PROVIDED TEXT →
===
That's one of the worse feelings ever. To come out to your truck to find you been cleaned out. This happen to me twice within a 6 month period. Both times 10 feet from my front door. And I live in a good part of town! I didn't have insurance for stolen items. Just for the whole truck being stolen was insured. I had a hard time replaceing everything the first time. I had so many tools that I have accumulated over the years, I couldn't remember every tool I needed to replace. Until it came time to use a speacilty tool, and then remember "Oh yea that was stolen too". 
They took everything except my ladders and my Milwaukee Hole Hawg for some reason. I replace with exact duplicates of what I had grown used to using. Some things I never replaced like my Burndy MD8.


----------



## 480sparky (Sep 20, 2007)

When things are slow, take a written inventory of the tools on & in your van, plus take pictures. Store them at home, bank box, etc. Record manufacturer, model, serial no., price paid, etc. That'll help when anger overwhelms the memory.
===
SUPPLIED DATA →
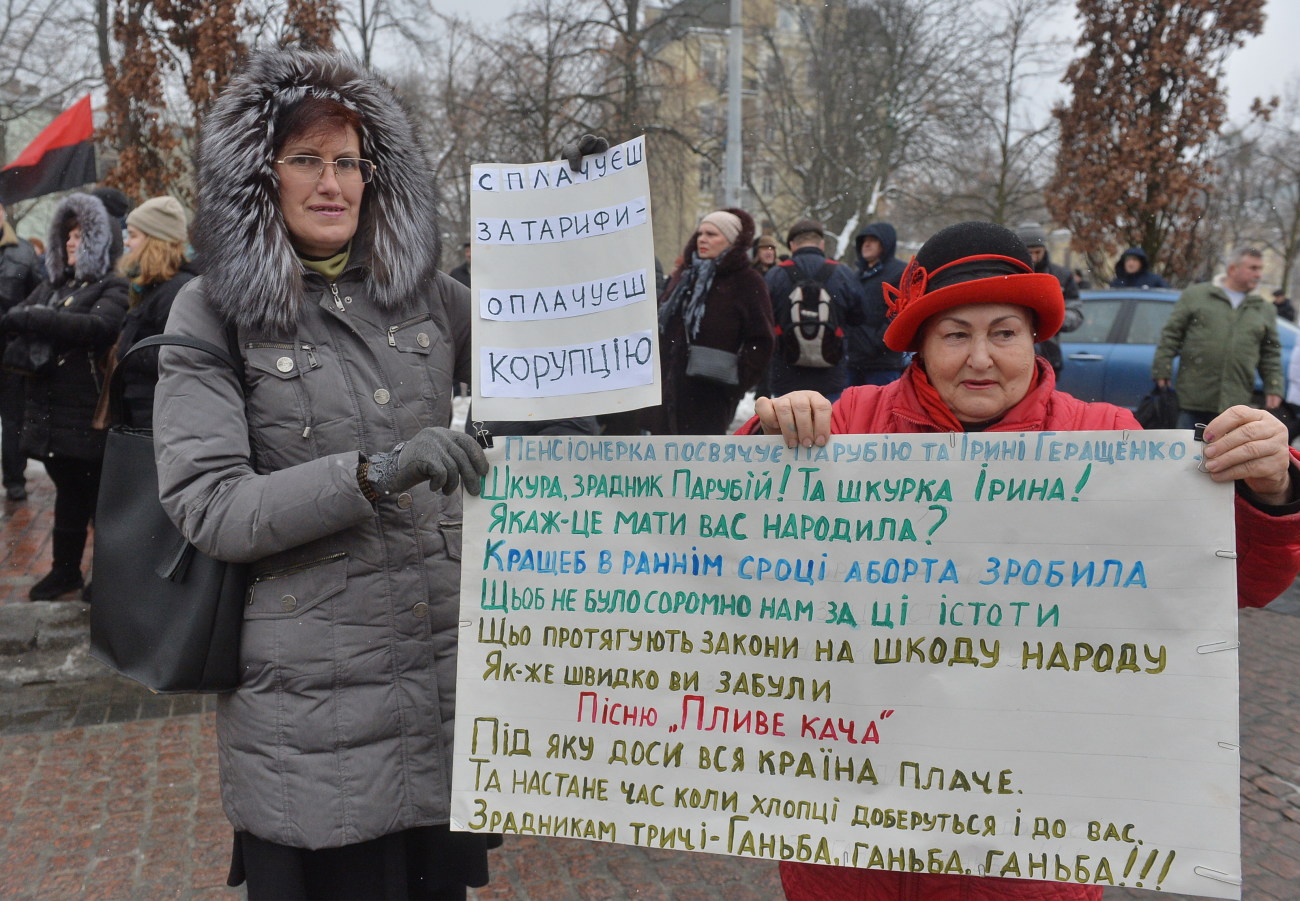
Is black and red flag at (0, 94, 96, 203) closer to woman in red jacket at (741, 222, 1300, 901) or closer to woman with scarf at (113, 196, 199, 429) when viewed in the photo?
woman with scarf at (113, 196, 199, 429)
===
WORK REQUIRED →
Extend the forum thread about tools stolen from work vehicles, picking up right after its final sentence.

TASK OUTPUT →
----------



## wildleg (Apr 12, 2009)

I hate getting ripped off. Back in the 80's I used to have a van alarm that had a pager, I think I might get something like that again. 

Not all cops are useless tho. We did a motel last yr and both us and the plumbers had their connex boxes cleaned out - the Fairfax County VA cops got ALL our tools back !!


----------



## 480sparky (Sep 20, 2007)

Years ago, my dad had a bunch of tools stolen out of his truck. He called the insurance agent, and in two days a check for replacements was in the mailbox. So he went out and bought new stuff.

Three weeks later, the stolen items were recovered in a traffic stop. They were held for evidence, as there were 37 break-ins that night. The insurance company found out, and _dad had to pay them back_.

After seven years, the cops sold the tools in an public auction........ *and never charged the bastards for the theft!!!!








*


----------



## Bkessler (Feb 14, 2007)

Insurance company's job is to "not pay", we all know that. Although not all the time I am sure we all know of one or two instance where someone thought they were covered and from some reason the insurance company seems to weasel it's way out.


----------



## Breakfasteatre (Sep 8, 2009)

What kind of car insurance do you need to cover theft of the tools in your car/truck?


I have full insurance regarding accidents but I have no idea if that would cover break ins.


----------



## 480sparky (Sep 20, 2007)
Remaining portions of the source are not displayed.